Saturday, 29 May 2010

Not Again!

Here's a tough one for Cameron.  Chief Secretary to the Treasury David Laws has quickly gained a reputation for being a man whose actions match his tough words on cutting waste in government departments but he's now up to his eyes in an expenses row.

From 2004 to 2009 he claimed the cost of renting a room in his partner's home - sums varying between £700 and £950 per month - and has already referred himself to John Lyon,  the Parliamentary Standards Commissioner  He's also apologised and said he will repay the money (£40k) immediately.  He says it was done to protect the privacy of himself and his partner and that there was no profit motive.

Mr Laws also made a series of claims every month for maintenance, repairs, telephone bills and utilities.

Why didn't he sort this out last year when the expenses scandal was at its height?  Whatever happens now, he's tainted and it's such a  let-down.

Law's partner, James Lundie, works for Edelman UK, "the largest independent lobbying firm in the UK marketplace".  He formerly worked as an advisor to Paddy Ashdown and Charles Kennedy.  At the time of writing this, Edelman's website is down so I can't provide the link.

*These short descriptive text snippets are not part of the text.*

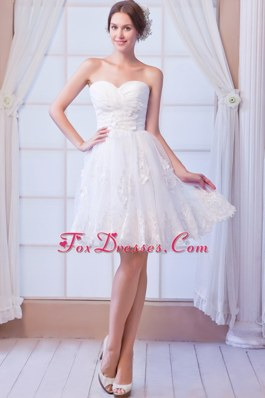 Appliques Organza Beach Wedding Dress Sweetheart Mini-length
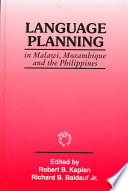 Language Planning In Malawi Mozambique And The Philippines
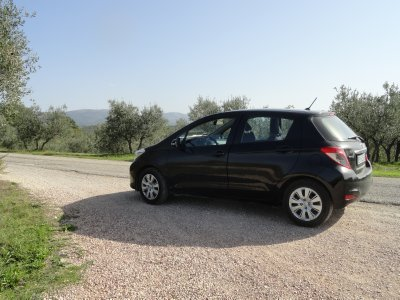 Toyota Yaris with filled tire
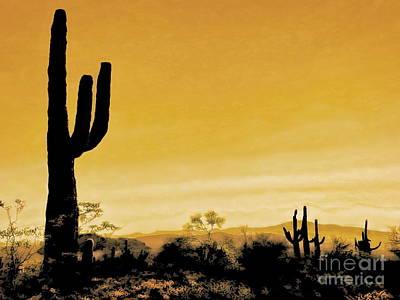 Desert Sunset Digital Art - Saguaro Sunset 2 by Tim Richards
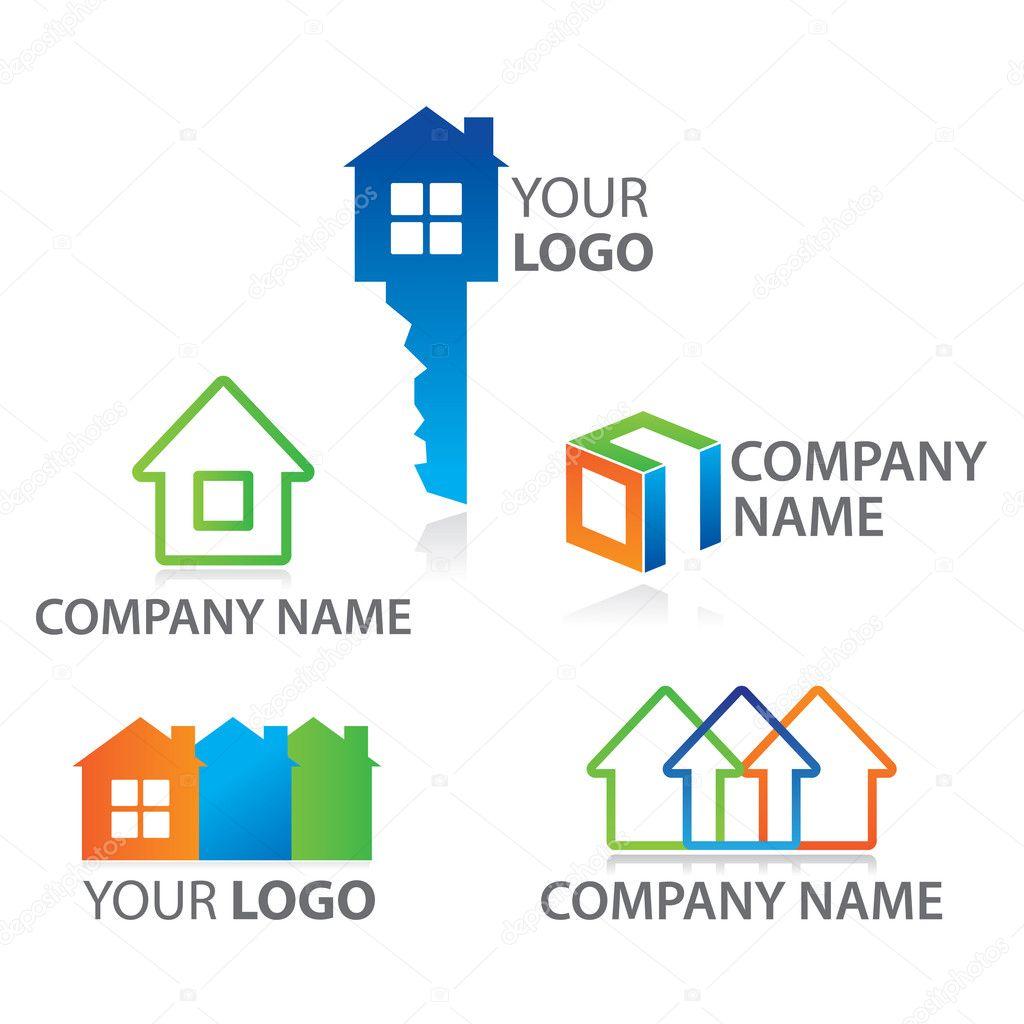 conjunto-plantilla-marca-cabaña-construcción — Vector de stock ...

Btw - is £950 a month the going rate for renting a room in a flat in London these days?  If so, did Mr Lundie declare it to the taxman?  I also wonder if all this had something to do with David Laws' non-appearance at Question Time - talk about coincidence.

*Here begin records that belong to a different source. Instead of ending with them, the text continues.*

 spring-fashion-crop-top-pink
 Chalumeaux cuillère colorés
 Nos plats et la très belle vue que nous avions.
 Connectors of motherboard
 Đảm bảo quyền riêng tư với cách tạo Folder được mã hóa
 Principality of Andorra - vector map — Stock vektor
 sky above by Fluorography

  1. Hello GV, cynical I know but I wonder why this was not disclosed prior to 6th May when pound to a penny it was known?

    'New' politics seems much like 'Old' politics - what a surprise, not!

    Nice take on the story, by the way.

  2. As predicted we now have another house full of fools GV. Give it another two parliaments and we will welcome dictatorship. That's the plan.

    Right here, right now that dictator is being groomed.

    Could you put those little sweary faces here, that Spidey's got at his place, for use of your commentators?

    I need them!!!

  3. I tend to agree Mr W - surely he must have realised how it would look? The timing bothers me though - it's too convenient considering the acclaim he's received since taking over the Chief Sec's job. If Mandelson was still in government ... ... but Balls is still there and no doubt Whelan and McBride are hovering around him (like flies).

    Sorry, Incoming, no sweary faces here - I think that's another comments format so you'll just have to keep it inside your head :-) (as you can see, we can't even do smiley faces here!)

  4. Yes, Laws should've come clean earlier, but I do find calls (from the left) for his head to be somewhat hypocritical, given that Darling was guilty of flipping and CGT fraud - and he kept his job.

    Laws has talent, and for that reason, I hope he stays. He will have to find a way to redeem himself.

  5. It's true that other MPs & Ministers have done much worse than he has, Fausty, but the country's still really angry about expenses, flipping/CGT and tend to see things in black & white. The Left are crowing too and would love to take him down (because he looks like being good at his job).

    It's a shame he felt it necessary to hide his sexuality - if he'd been open, all this wouldn't have happened. If he had 'come out' he'd have been able to claim more through the Green Book rules - so, in a way, he saved taxpayers' money!

    That he didn't come clean last year shows poor judgement on his part - he probably never believed he'd be a part of government nor expected to be put under such close scrutiny. Let's hope they can find an honourable way out of it.

  6. AnonymousMay 29, 2010

    If he wanted to protect his privacy he would not have made fraudulent claims in the first place.

  7. If he'd wanted to protect his privacy he wouldn't have become a politician in the first place.

    As Paddy Ashdown has kept saying today he could earn far more in the private sector.

  8. Anon, no-one disputes that he did wrong and his judgement was flawed.

    The coalition seems to be keeping his seat warm for him SR - we'll just have to wait for the outcome of the inquiry to see if he goes to the private sector. I just think it's a shame it's all predicated on his sexuality, in this day and age. He should have been honest from the outset.